What is needed is an exact copy of all the entries below.

━━━━━━━━━━━━━━━━

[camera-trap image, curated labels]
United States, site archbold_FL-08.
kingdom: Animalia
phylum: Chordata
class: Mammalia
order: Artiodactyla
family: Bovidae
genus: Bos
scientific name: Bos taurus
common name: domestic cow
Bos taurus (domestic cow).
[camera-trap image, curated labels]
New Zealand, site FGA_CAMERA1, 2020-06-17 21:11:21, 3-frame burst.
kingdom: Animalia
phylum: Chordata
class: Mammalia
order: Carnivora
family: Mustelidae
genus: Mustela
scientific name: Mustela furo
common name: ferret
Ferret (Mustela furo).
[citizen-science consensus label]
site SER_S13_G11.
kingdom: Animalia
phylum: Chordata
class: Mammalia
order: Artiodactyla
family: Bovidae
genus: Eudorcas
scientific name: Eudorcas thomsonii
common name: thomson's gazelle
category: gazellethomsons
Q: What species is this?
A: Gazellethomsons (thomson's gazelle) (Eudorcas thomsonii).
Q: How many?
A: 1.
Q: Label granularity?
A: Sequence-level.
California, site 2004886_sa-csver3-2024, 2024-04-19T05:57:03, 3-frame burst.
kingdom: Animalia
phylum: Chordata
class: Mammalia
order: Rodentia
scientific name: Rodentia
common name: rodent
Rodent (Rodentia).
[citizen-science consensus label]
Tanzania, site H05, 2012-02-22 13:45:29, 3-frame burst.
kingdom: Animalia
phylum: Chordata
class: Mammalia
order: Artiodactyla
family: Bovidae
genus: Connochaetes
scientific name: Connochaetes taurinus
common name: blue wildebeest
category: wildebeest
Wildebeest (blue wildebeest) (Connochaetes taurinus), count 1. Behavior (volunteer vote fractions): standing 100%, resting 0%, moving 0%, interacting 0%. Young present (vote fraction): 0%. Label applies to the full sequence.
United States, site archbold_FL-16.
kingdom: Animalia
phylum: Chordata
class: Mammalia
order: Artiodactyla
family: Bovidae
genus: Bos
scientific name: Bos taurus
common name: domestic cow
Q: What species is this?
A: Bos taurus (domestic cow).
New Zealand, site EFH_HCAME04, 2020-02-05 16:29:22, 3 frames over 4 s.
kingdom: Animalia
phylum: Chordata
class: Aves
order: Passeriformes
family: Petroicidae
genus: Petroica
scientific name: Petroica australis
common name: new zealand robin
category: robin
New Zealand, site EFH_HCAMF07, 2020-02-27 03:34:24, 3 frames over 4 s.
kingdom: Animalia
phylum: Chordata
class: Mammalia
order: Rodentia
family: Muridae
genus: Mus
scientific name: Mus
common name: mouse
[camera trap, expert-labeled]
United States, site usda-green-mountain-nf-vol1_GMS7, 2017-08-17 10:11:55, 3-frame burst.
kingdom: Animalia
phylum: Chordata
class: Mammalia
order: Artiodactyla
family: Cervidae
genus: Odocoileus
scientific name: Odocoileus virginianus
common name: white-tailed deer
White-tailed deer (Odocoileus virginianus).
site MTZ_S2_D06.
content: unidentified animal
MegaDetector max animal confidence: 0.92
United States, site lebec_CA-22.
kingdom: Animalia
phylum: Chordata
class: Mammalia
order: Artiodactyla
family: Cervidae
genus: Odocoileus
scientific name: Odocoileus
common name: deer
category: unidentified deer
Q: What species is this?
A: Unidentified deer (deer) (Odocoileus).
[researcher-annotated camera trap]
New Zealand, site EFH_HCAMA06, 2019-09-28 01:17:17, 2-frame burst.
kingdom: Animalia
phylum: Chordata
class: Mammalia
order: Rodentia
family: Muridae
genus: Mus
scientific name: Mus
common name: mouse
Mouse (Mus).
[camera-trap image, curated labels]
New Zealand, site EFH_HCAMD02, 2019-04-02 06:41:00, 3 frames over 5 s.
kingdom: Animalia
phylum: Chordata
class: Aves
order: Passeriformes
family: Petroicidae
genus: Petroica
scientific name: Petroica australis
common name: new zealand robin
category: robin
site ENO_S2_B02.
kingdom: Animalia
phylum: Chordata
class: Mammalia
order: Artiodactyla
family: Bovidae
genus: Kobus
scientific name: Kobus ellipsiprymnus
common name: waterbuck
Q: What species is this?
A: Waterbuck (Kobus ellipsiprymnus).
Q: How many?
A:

━━━━━━━━━━━━━━━━

**Answer space**
[camera-trap image, curated labels]
United States, site archbold_FL-08.
kingdom: Animalia
phylum: Chordata
class: Mammalia
order: Artiodactyla
family: Bovidae
genus: Bos
scientific name: Bos taurus
common name: domestic cow
Bos taurus (domestic cow).
[camera-trap image, curated labels]
New Zealand, site FGA_CAMERA1, 2020-06-17 21:11:21, 3-frame burst.
kingdom: Animalia
phylum: Chordata
class: Mammalia
order: Carnivora
family: Mustelidae
genus: Mustela
scientific name: Mustela furo
common name: ferret
Ferret (Mustela furo).
[citizen-science consensus label]
site SER_S13_G11.
kingdom: Animalia
phylum: Chordata
class: Mammalia
order: Artiodactyla
family: Bovidae
genus: Eudorcas
scientific name: Eudorcas thomsonii
common name: thomson's gazelle
category: gazellethomsons
Q: What species is this?
A: Gazellethomsons (thomson's gazelle) (Eudorcas thomsonii).
Q: How many?
A: 1.
Q: Label granularity?
A: Sequence-level.
California, site 2004886_sa-csver3-2024, 2024-04-19T05:57:03, 3-frame burst.
kingdom: Animalia
phylum: Chordata
class: Mammalia
order: Rodentia
scientific name: Rodentia
common name: rodent
Rodent (Rodentia).
[citizen-science consensus label]
Tanzania, site H05, 2012-02-22 13:45:29, 3-frame burst.
kingdom: Animalia
phylum: Chordata
class: Mammalia
order: Artiodactyla
family: Bovidae
genus: Connochaetes
scientific name: Connochaetes taurinus
common name: blue wildebeest
category: wildebeest
Wildebeest (blue wildebeest) (Connochaetes taurinus), count 1. Behavior (volunteer vote fractions): standing 100%, resting 0%, moving 0%, interacting 0%. Young present (vote fraction): 0%. Label applies to the full sequence.
United States, site archbold_FL-16.
kingdom: Animalia
phylum: Chordata
class: Mammalia
order: Artiodactyla
family: Bovidae
genus: Bos
scientific name: Bos taurus
common name: domestic cow
Q: What species is this?
A: Bos taurus (domestic cow).
New Zealand, site EFH_HCAME04, 2020-02-05 16:29:22, 3 frames over 4 s.
kingdom: Animalia
phylum: Chordata
class: Aves
order: Passeriformes
family: Petroicidae
genus: Petroica
scientific name: Petroica australis
common name: new zealand robin
category: robin
New Zealand, site EFH_HCAMF07, 2020-02-27 03:34:24, 3 frames over 4 s.
kingdom: Animalia
phylum: Chordata
class: Mammalia
order: Rodentia
family: Muridae
genus: Mus
scientific name: Mus
common name: mouse
[camera trap, expert-labeled]
United States, site usda-green-mountain-nf-vol1_GMS7, 2017-08-17 10:11:55, 3-frame burst.
kingdom: Animalia
phylum: Chordata
class: Mammalia
order: Artiodactyla
family: Cervidae
genus: Odocoileus
scientific name: Odocoileus virginianus
common name: white-tailed deer
White-tailed deer (Odocoileus virginianus).
site MTZ_S2_D06.
content: unidentified animal
MegaDetector max animal confidence: 0.92
United States, site lebec_CA-22.
kingdom: Animalia
phylum: Chordata
class: Mammalia
order: Artiodactyla
family: Cervidae
genus: Odocoileus
scientific name: Odocoileus
common name: deer
category: unidentified deer
Q: What species is this?
A: Unidentified deer (deer) (Odocoileus).
[researcher-annotated camera trap]
New Zealand, site EFH_HCAMA06, 2019-09-28 01:17:17, 2-frame burst.
kingdom: Animalia
phylum: Chordata
class: Mammalia
order: Rodentia
family: Muridae
genus: Mus
scientific name: Mus
common name: mouse
Mouse (Mus).
[camera-trap image, curated labels]
New Zealand, site EFH_HCAMD02, 2019-04-02 06:41:00, 3 frames over 5 s.
kingdom: Animalia
phylum: Chordata
class: Aves
order: Passeriformes
family: Petroicidae
genus: Petroica
scientific name: Petroica australis
common name: new zealand robin
category: robin
site ENO_S2_B02.
kingdom: Animalia
phylum: Chordata
class: Mammalia
order: Artiodactyla
family: Bovidae
genus: Kobus
scientific name: Kobus ellipsiprymnus
common name: waterbuck
Q: What species is this?
A: Waterbuck (Kobus ellipsiprymnus).
Q: How many?
A:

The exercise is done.